__Exercise data__.
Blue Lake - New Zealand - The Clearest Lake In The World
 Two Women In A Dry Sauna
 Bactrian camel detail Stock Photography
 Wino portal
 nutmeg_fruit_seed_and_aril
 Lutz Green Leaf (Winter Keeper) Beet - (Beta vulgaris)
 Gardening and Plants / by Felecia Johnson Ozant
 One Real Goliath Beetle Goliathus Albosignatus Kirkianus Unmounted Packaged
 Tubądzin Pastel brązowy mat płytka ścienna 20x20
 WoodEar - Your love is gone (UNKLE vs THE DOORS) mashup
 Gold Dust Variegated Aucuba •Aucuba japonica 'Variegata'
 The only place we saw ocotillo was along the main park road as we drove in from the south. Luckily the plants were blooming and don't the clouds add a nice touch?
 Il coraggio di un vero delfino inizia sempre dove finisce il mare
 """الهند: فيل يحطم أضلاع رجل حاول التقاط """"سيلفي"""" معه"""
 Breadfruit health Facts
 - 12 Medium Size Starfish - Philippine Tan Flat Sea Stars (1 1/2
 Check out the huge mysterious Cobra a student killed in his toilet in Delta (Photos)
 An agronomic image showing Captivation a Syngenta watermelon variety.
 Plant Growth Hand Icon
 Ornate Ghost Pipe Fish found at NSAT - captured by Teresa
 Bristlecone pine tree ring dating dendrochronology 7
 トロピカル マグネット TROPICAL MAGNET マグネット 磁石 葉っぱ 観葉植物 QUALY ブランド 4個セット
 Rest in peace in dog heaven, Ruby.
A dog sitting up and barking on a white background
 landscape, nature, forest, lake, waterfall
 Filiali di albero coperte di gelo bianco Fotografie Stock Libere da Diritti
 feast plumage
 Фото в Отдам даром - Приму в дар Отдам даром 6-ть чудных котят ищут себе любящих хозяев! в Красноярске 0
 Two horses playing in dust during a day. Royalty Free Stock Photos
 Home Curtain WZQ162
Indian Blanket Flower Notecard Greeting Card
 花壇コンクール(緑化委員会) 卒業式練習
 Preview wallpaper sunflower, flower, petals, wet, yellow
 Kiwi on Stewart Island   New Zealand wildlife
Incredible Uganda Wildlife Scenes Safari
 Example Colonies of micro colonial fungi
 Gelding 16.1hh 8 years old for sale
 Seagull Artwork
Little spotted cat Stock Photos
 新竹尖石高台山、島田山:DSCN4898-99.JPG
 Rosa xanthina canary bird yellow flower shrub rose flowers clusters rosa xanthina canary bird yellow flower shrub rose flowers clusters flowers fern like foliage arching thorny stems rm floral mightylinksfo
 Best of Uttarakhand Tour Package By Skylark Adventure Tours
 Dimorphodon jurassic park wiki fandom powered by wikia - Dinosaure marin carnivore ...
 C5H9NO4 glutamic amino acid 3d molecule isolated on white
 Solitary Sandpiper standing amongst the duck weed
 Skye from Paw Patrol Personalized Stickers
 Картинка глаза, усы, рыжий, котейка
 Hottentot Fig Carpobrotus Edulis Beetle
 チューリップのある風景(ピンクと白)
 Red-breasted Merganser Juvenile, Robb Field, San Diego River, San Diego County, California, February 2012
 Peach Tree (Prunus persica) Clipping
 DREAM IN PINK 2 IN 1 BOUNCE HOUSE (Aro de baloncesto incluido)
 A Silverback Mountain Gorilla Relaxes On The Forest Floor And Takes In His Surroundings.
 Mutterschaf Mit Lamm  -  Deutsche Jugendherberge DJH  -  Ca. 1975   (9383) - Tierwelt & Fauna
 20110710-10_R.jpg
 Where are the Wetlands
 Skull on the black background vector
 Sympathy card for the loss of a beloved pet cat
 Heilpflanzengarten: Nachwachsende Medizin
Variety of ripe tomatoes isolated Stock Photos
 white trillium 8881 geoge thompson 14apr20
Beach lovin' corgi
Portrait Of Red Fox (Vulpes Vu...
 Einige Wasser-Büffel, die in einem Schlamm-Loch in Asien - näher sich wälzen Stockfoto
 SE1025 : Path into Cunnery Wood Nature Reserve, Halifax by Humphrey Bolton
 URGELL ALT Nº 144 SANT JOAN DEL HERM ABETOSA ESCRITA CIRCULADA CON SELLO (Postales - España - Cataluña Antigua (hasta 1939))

__Problem statement__. Reproduce word for word the material above, starting with the line that has "Variety of ripe" and stopping after the line that has "SE1025 : Path".

__The answer__.
Variety of ripe tomatoes isolated Stock Photos
 white trillium 8881 geoge thompson 14apr20
Beach lovin' corgi
Portrait Of Red Fox (Vulpes Vu...
 Einige Wasser-Büffel, die in einem Schlamm-Loch in Asien - näher sich wälzen Stockfoto
 SE1025 : Path into Cunnery Wood Nature Reserve, Halifax by Humphrey Bolton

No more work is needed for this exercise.